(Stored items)
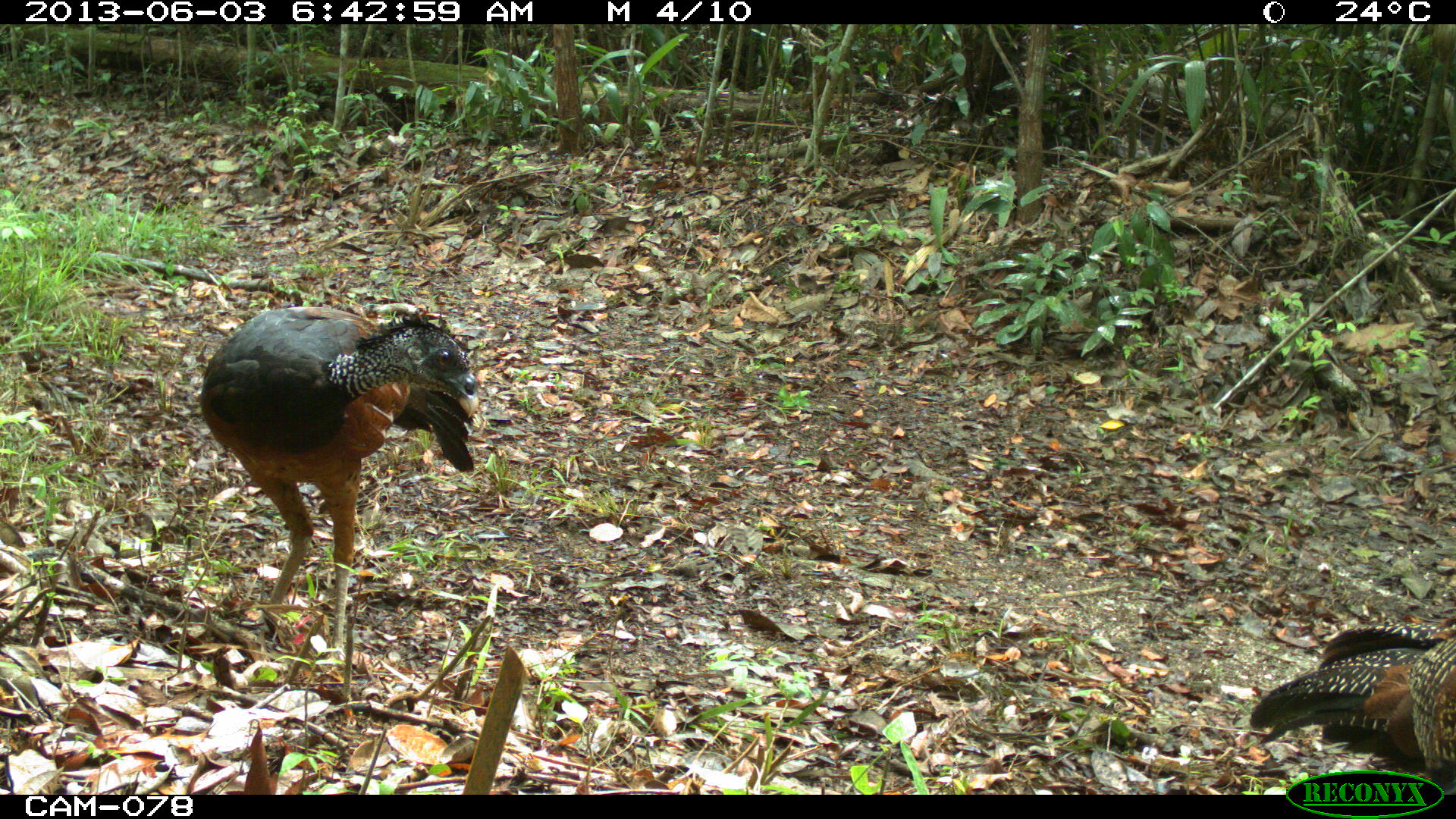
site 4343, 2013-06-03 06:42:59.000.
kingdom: Animalia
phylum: Chordata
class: Aves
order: Galliformes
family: Cracidae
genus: Crax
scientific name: Crax rubra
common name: great curassow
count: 2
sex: female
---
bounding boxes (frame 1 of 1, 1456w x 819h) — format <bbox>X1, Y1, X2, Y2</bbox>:
crax rubra: <bbox>197, 304, 488, 663</bbox>; <bbox>1246, 618, 1456, 790</bbox>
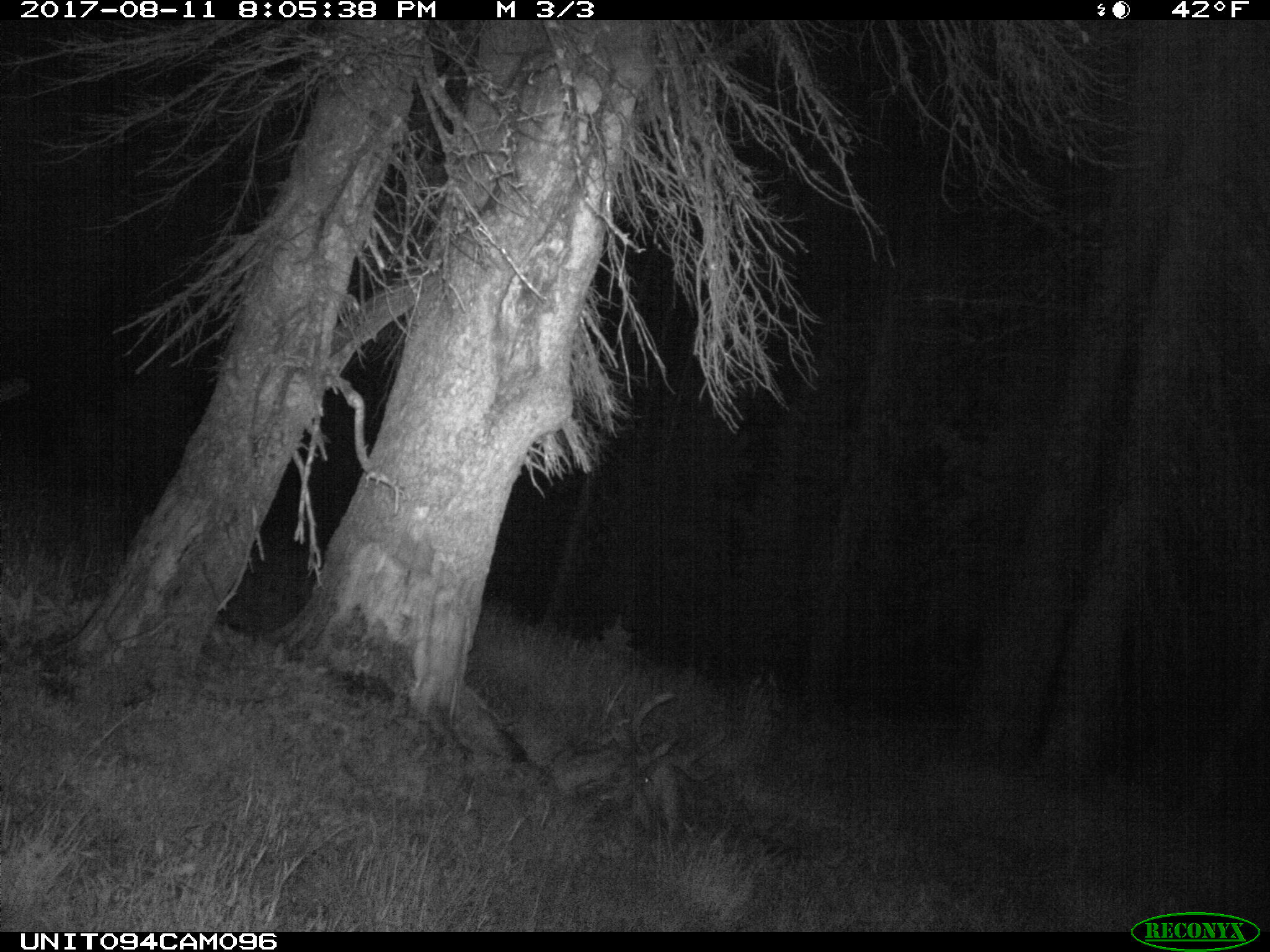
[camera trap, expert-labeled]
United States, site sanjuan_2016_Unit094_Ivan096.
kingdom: Animalia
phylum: Chordata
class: Mammalia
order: Artiodactyla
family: Cervidae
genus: Odocoileus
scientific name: Odocoileus hemionus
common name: mule deer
Odocoileus hemionus (mule deer).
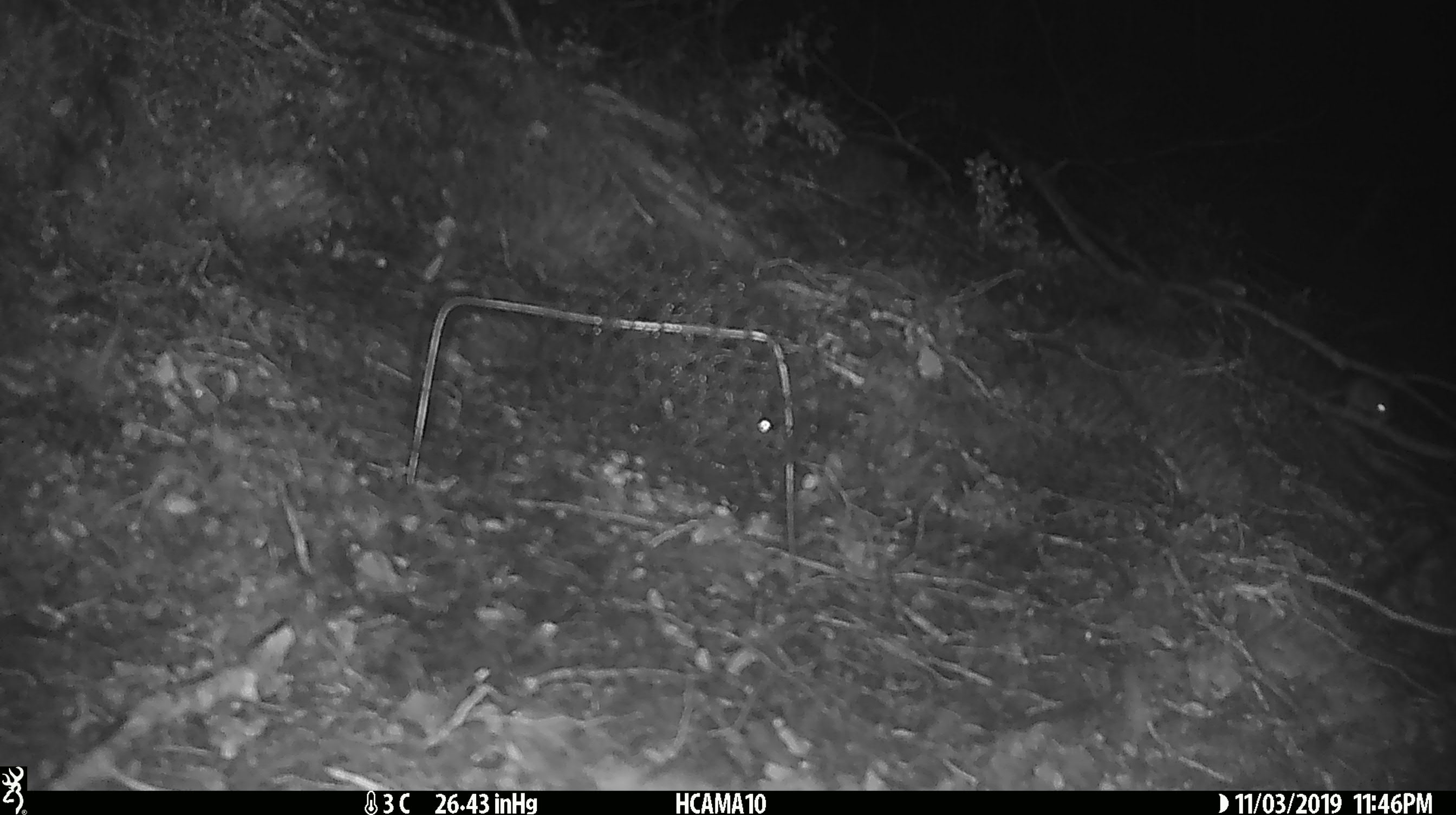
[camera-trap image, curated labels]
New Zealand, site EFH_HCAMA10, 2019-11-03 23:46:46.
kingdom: Animalia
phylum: Chordata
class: Mammalia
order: Rodentia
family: Muridae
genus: Mus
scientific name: Mus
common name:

What this task involves:
Lines with the word "trap": copy each one from the data above.

Answer for the task:
[camera trap, expert-labeled]
[camera-trap image, curated labels]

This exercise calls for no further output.